PROMPT —
Present the listing as a numbered list, from the line with "Which one is located" up to and including the line with "1.32 metres", with blank lines dropped and the pictures left out.

MATERIAL FOR THIS EXERCISE —
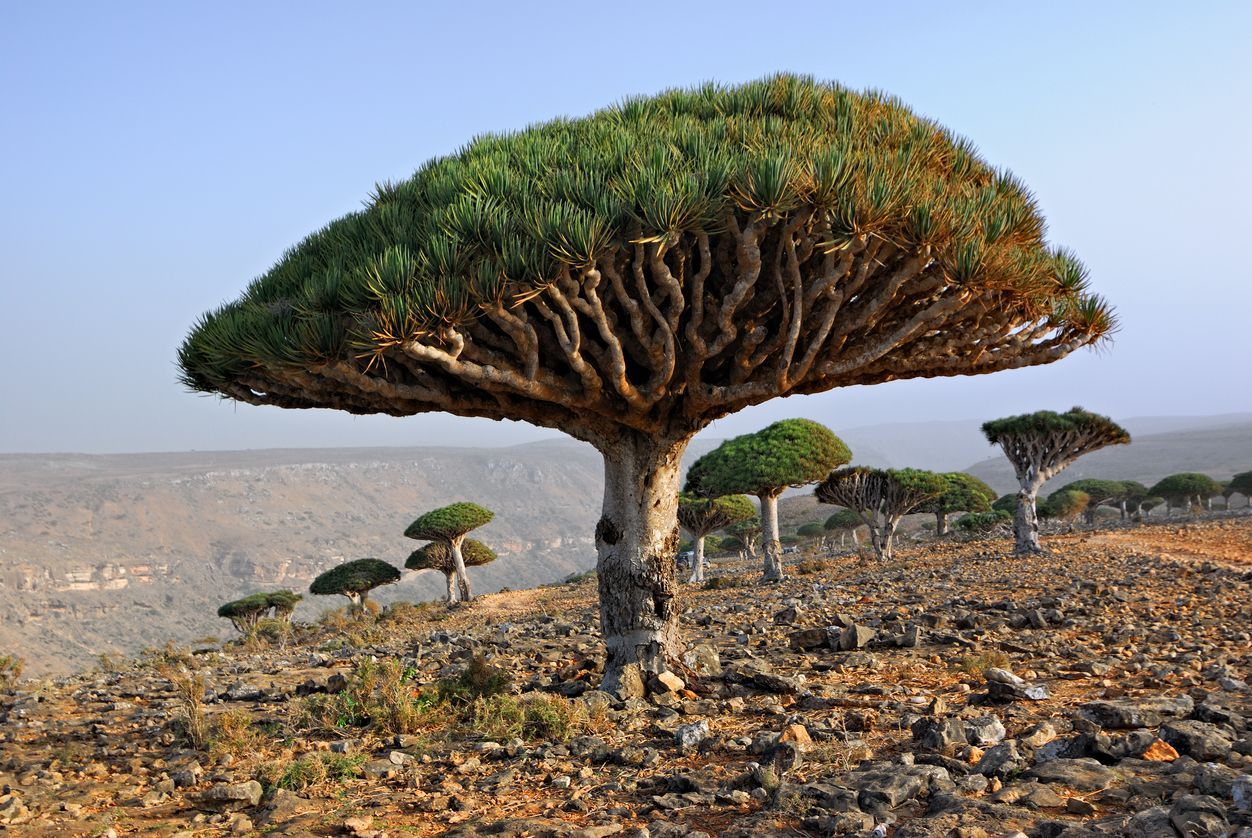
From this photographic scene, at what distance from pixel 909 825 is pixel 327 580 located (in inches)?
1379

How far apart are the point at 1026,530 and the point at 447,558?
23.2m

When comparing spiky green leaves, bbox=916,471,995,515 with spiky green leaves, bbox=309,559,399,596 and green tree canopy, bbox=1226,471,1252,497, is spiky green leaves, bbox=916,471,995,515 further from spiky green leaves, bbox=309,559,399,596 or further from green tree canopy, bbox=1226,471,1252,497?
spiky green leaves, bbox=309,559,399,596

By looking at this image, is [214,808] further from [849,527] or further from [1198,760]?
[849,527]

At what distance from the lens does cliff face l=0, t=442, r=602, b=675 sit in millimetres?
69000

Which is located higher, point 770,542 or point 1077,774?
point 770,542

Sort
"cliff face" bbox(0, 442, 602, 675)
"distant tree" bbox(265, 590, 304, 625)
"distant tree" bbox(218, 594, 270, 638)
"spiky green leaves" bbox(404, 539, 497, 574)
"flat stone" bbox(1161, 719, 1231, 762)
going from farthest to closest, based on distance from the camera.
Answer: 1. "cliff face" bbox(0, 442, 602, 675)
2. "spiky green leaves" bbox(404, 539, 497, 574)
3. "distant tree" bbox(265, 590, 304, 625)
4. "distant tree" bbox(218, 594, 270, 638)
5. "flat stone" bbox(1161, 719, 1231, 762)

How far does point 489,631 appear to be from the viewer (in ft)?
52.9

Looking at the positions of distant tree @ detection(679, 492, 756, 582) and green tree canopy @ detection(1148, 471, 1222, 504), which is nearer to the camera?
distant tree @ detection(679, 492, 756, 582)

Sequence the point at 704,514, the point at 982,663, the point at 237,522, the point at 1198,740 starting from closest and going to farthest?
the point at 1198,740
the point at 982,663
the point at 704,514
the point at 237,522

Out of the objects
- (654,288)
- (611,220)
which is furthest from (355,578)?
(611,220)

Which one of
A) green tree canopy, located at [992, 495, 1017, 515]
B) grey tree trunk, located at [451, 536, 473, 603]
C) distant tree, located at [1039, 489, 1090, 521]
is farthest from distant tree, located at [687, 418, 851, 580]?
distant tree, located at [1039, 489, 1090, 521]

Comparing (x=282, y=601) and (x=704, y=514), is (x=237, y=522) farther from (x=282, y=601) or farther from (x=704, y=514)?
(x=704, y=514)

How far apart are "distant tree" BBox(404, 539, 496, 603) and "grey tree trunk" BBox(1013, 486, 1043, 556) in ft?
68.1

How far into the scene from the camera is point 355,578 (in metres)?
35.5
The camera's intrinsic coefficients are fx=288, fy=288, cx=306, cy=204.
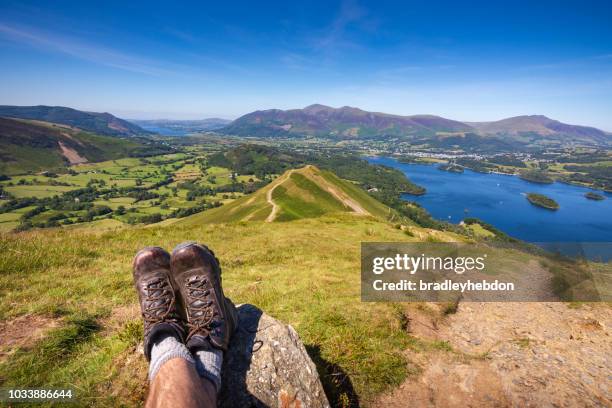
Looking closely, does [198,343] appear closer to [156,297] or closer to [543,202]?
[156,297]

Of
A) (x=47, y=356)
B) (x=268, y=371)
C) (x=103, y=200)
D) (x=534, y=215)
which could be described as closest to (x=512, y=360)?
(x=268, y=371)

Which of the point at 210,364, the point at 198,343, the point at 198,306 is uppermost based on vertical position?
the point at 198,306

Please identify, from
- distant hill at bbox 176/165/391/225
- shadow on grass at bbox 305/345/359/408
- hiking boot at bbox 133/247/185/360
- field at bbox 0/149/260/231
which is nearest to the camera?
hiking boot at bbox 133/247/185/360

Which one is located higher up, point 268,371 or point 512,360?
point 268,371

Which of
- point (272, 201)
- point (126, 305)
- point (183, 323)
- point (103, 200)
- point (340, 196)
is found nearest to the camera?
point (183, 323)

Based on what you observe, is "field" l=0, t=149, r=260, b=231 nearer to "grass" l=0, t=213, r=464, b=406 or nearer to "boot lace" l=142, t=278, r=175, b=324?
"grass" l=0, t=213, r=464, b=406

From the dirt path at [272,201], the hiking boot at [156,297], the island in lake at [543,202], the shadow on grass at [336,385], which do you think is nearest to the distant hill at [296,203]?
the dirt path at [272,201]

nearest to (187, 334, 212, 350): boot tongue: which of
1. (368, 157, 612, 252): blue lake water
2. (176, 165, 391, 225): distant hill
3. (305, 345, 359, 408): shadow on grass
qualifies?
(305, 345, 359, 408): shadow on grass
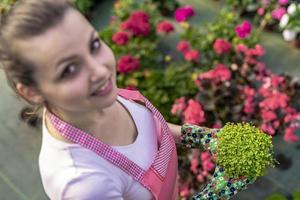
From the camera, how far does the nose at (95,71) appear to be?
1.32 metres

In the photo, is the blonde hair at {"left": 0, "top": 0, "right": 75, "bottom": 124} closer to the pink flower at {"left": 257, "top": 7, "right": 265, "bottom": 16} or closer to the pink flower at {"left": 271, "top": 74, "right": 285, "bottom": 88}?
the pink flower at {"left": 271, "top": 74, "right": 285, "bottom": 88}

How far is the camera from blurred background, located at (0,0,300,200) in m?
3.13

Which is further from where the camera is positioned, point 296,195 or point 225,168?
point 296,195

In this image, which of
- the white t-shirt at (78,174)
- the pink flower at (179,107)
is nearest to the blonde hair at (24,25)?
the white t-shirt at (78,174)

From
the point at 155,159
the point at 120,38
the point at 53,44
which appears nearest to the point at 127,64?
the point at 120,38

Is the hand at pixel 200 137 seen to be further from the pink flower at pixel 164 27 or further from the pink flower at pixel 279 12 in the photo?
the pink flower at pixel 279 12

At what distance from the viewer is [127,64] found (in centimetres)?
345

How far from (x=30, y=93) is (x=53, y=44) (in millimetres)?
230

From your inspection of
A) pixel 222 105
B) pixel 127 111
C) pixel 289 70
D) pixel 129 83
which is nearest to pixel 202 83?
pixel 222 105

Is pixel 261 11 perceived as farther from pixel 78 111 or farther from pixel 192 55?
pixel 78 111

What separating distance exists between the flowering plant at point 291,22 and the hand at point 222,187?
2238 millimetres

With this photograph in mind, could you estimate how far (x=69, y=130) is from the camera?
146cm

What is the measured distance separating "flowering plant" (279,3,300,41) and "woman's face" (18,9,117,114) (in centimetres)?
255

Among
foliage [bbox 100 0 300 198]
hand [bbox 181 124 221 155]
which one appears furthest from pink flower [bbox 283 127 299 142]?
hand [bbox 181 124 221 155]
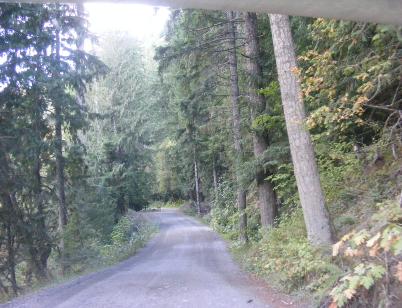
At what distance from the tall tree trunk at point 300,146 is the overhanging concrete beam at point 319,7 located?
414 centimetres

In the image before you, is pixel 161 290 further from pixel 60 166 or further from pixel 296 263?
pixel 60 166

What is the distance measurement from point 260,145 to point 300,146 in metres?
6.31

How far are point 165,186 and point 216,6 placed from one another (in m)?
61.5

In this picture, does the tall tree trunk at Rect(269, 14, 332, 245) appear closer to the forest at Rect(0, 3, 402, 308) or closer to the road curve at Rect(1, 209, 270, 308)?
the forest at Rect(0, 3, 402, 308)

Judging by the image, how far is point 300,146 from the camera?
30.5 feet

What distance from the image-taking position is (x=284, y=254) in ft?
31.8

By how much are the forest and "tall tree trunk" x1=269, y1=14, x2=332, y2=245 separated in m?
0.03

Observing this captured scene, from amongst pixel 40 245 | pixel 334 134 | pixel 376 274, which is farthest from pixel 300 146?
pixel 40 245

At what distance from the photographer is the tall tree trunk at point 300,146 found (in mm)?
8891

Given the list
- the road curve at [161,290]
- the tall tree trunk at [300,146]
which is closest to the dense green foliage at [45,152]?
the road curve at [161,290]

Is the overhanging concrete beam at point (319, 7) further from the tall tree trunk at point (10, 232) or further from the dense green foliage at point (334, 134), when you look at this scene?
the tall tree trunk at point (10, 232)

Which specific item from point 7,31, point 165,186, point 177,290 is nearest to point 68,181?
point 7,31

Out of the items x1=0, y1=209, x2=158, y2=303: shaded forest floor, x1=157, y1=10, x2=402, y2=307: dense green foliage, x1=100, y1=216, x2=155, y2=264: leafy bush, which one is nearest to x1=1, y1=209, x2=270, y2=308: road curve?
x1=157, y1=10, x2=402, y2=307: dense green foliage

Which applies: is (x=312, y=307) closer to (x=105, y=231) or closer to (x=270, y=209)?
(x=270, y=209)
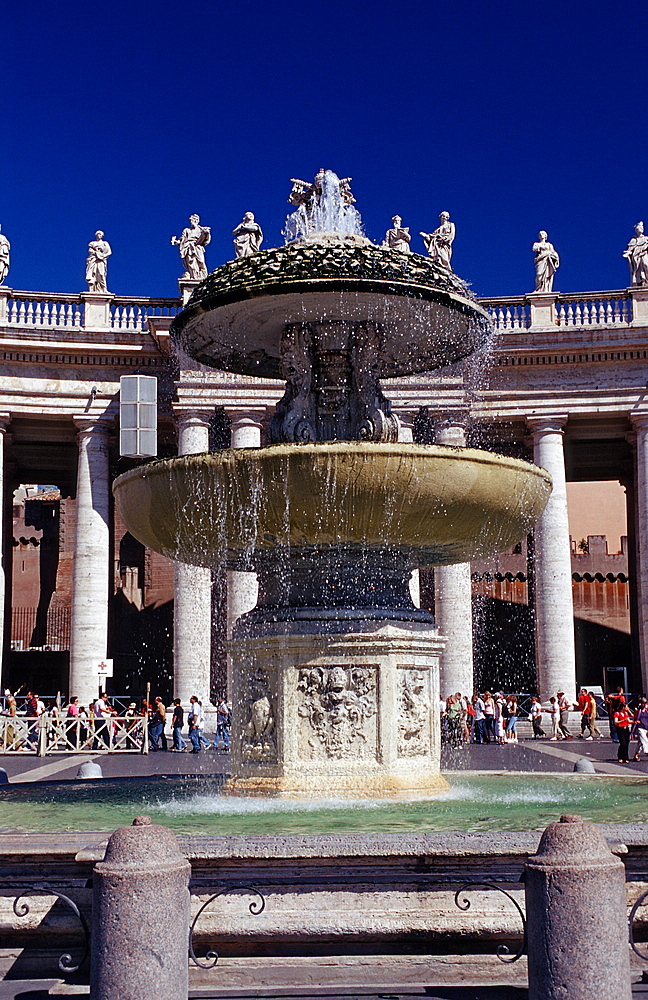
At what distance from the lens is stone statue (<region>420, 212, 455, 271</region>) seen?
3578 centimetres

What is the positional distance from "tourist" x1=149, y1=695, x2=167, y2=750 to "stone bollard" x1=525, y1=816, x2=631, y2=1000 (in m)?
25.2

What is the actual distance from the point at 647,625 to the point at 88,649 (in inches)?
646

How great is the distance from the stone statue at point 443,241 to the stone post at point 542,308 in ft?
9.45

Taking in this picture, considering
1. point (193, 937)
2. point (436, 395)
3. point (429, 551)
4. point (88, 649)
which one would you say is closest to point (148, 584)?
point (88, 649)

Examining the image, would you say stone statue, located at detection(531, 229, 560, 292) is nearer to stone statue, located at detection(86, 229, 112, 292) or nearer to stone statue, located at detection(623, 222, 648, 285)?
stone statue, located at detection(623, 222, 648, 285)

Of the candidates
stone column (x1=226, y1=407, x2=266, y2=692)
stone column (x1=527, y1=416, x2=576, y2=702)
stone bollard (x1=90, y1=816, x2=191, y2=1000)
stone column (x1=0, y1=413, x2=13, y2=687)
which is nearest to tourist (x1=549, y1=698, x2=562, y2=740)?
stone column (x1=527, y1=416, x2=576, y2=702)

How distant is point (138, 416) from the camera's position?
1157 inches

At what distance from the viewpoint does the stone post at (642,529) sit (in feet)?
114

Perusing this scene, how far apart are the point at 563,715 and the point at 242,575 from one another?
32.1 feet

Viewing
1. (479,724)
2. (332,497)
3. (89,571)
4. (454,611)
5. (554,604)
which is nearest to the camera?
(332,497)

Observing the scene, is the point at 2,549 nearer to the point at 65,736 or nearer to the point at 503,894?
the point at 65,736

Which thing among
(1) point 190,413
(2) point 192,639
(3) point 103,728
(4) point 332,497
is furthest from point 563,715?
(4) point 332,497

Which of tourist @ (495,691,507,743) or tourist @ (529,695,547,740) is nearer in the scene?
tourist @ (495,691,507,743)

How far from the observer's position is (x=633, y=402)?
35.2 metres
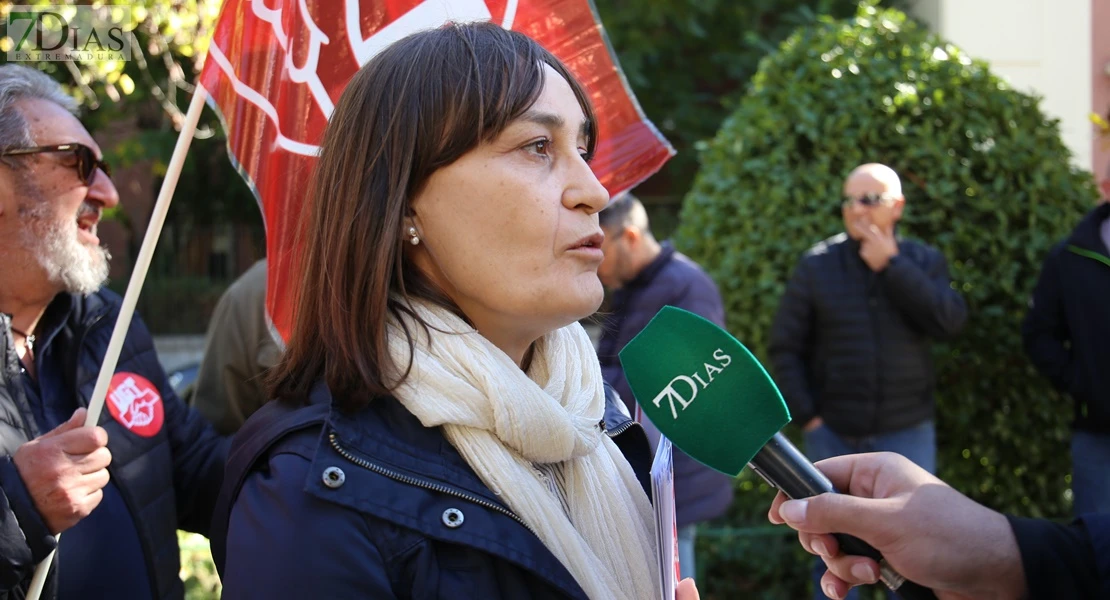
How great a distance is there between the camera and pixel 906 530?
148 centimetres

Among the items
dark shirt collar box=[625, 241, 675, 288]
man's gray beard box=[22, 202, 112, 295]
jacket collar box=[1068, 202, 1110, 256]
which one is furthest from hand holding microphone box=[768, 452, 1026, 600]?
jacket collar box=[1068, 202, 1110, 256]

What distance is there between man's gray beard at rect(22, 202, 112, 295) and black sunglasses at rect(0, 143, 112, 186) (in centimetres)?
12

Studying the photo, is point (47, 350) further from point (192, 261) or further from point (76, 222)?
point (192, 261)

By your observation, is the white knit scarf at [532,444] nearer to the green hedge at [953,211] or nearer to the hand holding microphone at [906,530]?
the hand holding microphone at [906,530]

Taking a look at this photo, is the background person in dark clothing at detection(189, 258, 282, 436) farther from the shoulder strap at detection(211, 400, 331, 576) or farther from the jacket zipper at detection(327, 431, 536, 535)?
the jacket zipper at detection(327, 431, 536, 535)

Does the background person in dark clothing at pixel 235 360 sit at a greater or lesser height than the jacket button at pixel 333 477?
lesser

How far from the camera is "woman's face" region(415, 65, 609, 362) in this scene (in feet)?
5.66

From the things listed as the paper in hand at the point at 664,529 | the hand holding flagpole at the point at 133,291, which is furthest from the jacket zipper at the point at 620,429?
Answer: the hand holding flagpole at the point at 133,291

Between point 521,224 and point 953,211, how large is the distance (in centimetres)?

IN RESPONSE —
1. Which one is located higher up, point 268,371 or point 512,360?
2. point 268,371
3. Which of
4. - point (272, 201)
5. - point (126, 305)
6. - point (183, 323)
7. - point (103, 200)
8. - point (340, 196)
9. is found nearest to the camera?
10. point (183, 323)
11. Based on what you observe, is "field" l=0, t=149, r=260, b=231 nearer to "grass" l=0, t=213, r=464, b=406 or nearer to "boot lace" l=142, t=278, r=175, b=324?
12. "grass" l=0, t=213, r=464, b=406
13. From the dirt path at [272,201], the hiking boot at [156,297], the island in lake at [543,202], the shadow on grass at [336,385], which do you think is nearest to the distant hill at [296,203]?
14. the dirt path at [272,201]
15. nearest to (187, 334, 212, 350): boot tongue: which of
16. 1. (368, 157, 612, 252): blue lake water
17. 2. (176, 165, 391, 225): distant hill
18. 3. (305, 345, 359, 408): shadow on grass
19. qualifies?
20. (305, 345, 359, 408): shadow on grass
21. From the camera, how far does the nose at (95,71) appear to be?
22. 1.32 metres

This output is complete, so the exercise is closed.